Plus encore, alors même que certains voudraient tenter de dénier tout intérêt architectural à ce lieu, et en particulier à sa façade – dont l’« absence de caractère est trop évidente pour n’être pas significative » (F. Loyer, Sublimer les contraintes : un temple de lumière) – force est d’admettre l’intérêt artistique de son oratoire : « L’étude de la coupe sur la synagogue montre beaucoup d’habileté de la part de son maître d’œuvre pour aménager en cœur d’îlot urbain très serré, un lieu cultuel cryptique, éclairé par une grande verrière zénithale suspendue. Le résultat est illustratif de cet art de la distribution à la française, associant espace et lumière avec habilité » (A. CAILLIAU).

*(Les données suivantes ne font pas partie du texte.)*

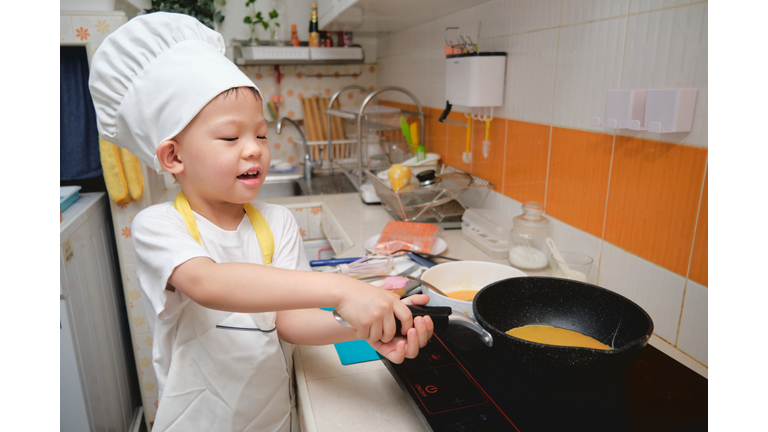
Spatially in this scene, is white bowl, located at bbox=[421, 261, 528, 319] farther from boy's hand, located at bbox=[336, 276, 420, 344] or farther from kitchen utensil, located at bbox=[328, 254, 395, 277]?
boy's hand, located at bbox=[336, 276, 420, 344]

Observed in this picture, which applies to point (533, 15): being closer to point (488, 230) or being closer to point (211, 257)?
point (488, 230)

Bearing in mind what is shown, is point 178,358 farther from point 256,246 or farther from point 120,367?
point 120,367

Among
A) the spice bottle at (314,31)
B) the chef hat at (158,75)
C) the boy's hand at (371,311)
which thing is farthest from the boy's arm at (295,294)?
the spice bottle at (314,31)

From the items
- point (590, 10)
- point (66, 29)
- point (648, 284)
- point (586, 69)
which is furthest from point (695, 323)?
point (66, 29)

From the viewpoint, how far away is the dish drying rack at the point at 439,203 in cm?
152

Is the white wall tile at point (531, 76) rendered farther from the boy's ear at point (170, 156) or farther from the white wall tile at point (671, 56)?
the boy's ear at point (170, 156)

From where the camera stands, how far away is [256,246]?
0.81 metres

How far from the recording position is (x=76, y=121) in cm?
158

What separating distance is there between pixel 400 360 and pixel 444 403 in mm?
77

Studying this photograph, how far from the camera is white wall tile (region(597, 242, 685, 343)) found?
0.88m

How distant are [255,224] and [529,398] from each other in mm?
519

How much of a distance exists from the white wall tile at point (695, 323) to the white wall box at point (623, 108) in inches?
12.6

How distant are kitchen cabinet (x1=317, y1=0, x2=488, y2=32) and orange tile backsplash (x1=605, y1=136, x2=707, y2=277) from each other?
0.81m

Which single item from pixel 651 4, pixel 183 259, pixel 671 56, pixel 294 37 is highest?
pixel 294 37
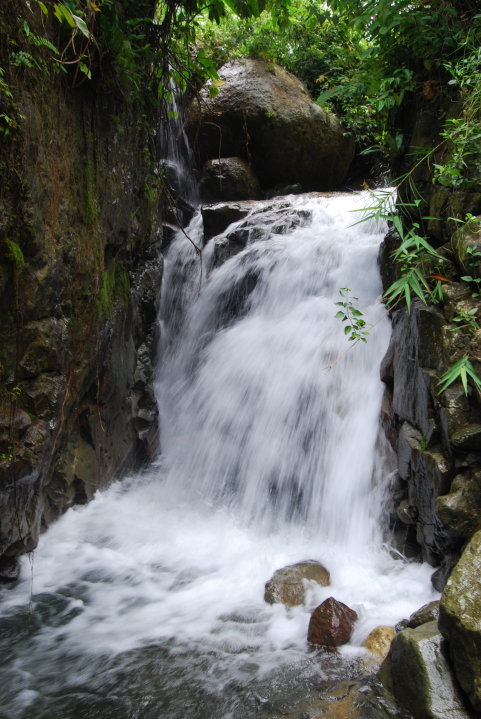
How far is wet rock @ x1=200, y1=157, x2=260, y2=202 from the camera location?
8.87 metres

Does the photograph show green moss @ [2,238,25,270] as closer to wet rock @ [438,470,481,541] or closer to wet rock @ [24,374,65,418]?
wet rock @ [24,374,65,418]

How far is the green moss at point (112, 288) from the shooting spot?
4.70m

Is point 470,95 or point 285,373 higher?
point 470,95

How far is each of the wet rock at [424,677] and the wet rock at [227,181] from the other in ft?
25.7

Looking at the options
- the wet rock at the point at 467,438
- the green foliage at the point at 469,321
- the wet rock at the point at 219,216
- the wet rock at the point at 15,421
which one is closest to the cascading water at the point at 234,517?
the wet rock at the point at 219,216

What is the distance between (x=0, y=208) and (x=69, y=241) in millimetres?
824

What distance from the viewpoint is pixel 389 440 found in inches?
174

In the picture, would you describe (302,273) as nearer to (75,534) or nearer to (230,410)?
(230,410)

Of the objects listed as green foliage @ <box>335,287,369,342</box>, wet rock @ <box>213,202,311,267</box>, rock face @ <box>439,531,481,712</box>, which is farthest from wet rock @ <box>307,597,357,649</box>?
wet rock @ <box>213,202,311,267</box>

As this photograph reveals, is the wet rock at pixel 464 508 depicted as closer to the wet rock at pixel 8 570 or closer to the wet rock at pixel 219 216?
the wet rock at pixel 8 570

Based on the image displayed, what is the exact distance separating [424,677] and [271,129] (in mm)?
8629

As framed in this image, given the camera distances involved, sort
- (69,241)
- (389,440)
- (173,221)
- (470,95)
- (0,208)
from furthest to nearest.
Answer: (173,221) → (389,440) → (69,241) → (470,95) → (0,208)

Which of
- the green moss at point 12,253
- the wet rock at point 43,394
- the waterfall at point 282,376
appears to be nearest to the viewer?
the green moss at point 12,253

D’où l’incompréhension légitime de certains experts qui rejoint la position de l’APPC :

« D’une configuration qui la situe entre la synagogue monumentale – même si elle n’a pas de façade – et l’oratoire caché, la synagogue Copernic témoigne d’un type de lieux de culte dont finalement assez peu sont conservés […]. Copernic […] témoigne aussi de cette conception du lieu de prière. Or, aucun oratoire, tant à Paris qu’en région, n’est protégé au titre des monuments historiques. Pourquoi ? » (D. JARRASSÉ).


Par un jugement du tribunal judiciaire de Paris en date du 2 juin 2020 qui a débouté l’ULIF de toutes ses demandes formulées à l’encontre de l’APPC, le juge judiciaire a abondé encore dans ce sens :

« En l’espèce, il n’est pas contestable que l’objet statutaire de l’Association APPC consiste à protéger le patrimoine architectural de la synagogue Copernic, dont il est difficilement contestable que bien que non classée monument historique, l’édifice conserve aujourd’hui de nombreuses caractéristiques décoratives de pur style Art Déco réalisées par les artistes les plus prestigieux de l’époque et qui constituent des chefs d’œuvre de virtuosité artistiques et techniques, outre la dimension historique attachée au bâtiment dans son ensemble. » (Tribunal judicaire de Paris, 2 juin 2020, RG 18/14961).


Enfin, rappelant que la jurisprudence apprécie aussi la légalité d’un refus de protection en prenant en considération l’ensemble du paysage avoisinant, il a semblé important à l’APPC de dresser un état des lieux circonstancié. De fait, se situant au milieu d’un patrimoine architectural et historique riche et plus globalement protégé, l’emplacement même de la synagogue est particulier et doit également être pris en compte, ce qui n’a pas été le cas.


C’est ainsi que l’APPC poursuit son combat devant le tribunal administratif de Paris en faveur d’une protection de la synagogue, à tout le moins de sa salle de culte, unanimement reconnue comme présentant un intérêt mémoriel, suffisant à justifier une protection, indépendamment même de l’intérêt artistique de l’immeuble l’abritant.